→ GOAL
Pick out each line of the data below that includes the word "closer", and copy those lines in full.

Excerpts of spatial question data
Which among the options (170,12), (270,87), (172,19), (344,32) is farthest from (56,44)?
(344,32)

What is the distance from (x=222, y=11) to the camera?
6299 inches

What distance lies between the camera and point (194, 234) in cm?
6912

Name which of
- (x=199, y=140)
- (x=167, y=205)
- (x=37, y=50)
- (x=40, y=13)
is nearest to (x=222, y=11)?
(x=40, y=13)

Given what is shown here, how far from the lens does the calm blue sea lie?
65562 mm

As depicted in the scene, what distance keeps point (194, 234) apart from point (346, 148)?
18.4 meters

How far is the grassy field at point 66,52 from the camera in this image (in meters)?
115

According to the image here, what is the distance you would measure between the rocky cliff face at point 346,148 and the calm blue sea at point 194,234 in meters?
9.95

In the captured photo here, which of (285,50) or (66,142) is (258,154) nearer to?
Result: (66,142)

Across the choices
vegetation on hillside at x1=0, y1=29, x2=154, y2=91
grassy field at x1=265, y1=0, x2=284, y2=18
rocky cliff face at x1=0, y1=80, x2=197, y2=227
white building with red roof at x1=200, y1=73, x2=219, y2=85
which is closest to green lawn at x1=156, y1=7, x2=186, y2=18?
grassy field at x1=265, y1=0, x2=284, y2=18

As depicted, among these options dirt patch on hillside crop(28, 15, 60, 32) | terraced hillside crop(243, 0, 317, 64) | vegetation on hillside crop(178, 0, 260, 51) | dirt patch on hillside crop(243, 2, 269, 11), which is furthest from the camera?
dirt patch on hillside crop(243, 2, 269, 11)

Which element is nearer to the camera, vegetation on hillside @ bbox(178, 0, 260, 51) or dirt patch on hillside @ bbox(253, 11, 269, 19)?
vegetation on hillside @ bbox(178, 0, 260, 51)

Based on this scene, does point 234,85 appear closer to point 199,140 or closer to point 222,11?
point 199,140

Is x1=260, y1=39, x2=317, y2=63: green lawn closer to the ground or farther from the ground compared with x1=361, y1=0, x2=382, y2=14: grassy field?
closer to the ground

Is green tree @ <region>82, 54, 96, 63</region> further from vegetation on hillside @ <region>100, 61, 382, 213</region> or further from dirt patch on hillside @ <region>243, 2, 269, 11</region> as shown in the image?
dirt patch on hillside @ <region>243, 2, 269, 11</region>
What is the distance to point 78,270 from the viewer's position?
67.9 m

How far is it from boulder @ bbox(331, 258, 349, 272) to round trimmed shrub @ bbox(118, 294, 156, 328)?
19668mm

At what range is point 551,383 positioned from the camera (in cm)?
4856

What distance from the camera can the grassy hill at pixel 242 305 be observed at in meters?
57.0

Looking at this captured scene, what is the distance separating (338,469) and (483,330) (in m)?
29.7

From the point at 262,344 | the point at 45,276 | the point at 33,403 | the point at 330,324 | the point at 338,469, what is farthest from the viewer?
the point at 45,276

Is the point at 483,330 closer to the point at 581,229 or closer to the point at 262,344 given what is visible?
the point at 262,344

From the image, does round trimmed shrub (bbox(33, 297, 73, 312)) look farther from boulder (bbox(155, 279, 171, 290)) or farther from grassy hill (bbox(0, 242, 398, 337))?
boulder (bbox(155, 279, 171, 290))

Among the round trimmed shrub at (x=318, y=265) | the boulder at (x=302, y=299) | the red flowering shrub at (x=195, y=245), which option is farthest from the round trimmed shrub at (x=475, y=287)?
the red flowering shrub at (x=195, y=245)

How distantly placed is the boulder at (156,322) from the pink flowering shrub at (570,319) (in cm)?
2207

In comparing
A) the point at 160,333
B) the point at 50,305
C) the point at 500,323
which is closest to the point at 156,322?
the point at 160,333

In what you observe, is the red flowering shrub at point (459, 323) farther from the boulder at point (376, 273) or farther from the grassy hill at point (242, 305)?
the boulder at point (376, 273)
--
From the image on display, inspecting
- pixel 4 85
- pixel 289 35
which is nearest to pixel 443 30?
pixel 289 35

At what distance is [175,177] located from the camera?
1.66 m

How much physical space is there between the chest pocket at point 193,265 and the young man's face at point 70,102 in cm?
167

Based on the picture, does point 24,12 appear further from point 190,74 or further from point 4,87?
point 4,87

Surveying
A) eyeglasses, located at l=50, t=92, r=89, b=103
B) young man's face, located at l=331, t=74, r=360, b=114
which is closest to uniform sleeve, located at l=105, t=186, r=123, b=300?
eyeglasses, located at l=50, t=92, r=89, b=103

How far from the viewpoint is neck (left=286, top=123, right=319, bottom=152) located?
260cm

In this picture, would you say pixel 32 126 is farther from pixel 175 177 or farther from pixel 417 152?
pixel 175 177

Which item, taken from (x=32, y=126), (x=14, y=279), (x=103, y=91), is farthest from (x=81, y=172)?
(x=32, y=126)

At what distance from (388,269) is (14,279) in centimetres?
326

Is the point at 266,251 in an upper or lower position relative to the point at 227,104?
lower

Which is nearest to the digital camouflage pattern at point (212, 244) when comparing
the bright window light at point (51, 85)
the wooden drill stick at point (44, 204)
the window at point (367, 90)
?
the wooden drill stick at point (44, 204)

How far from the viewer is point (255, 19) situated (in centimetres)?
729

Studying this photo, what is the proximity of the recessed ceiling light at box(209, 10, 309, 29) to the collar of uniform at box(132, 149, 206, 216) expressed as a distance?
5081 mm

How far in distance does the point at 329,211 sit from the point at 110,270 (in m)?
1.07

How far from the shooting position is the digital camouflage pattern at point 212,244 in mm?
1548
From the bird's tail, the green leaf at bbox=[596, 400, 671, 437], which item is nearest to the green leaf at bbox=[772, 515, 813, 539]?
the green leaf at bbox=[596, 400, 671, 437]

→ TASK RESPONSE
Based on this scene, does point 234,85 appear closer to point 199,140 or closer to point 222,11?
Is x1=260, y1=39, x2=317, y2=63: green lawn closer to the ground or farther from the ground compared with x1=361, y1=0, x2=382, y2=14: grassy field?
closer to the ground
Is the point at 483,330 closer to the point at 581,229 or closer to the point at 262,344 given what is visible?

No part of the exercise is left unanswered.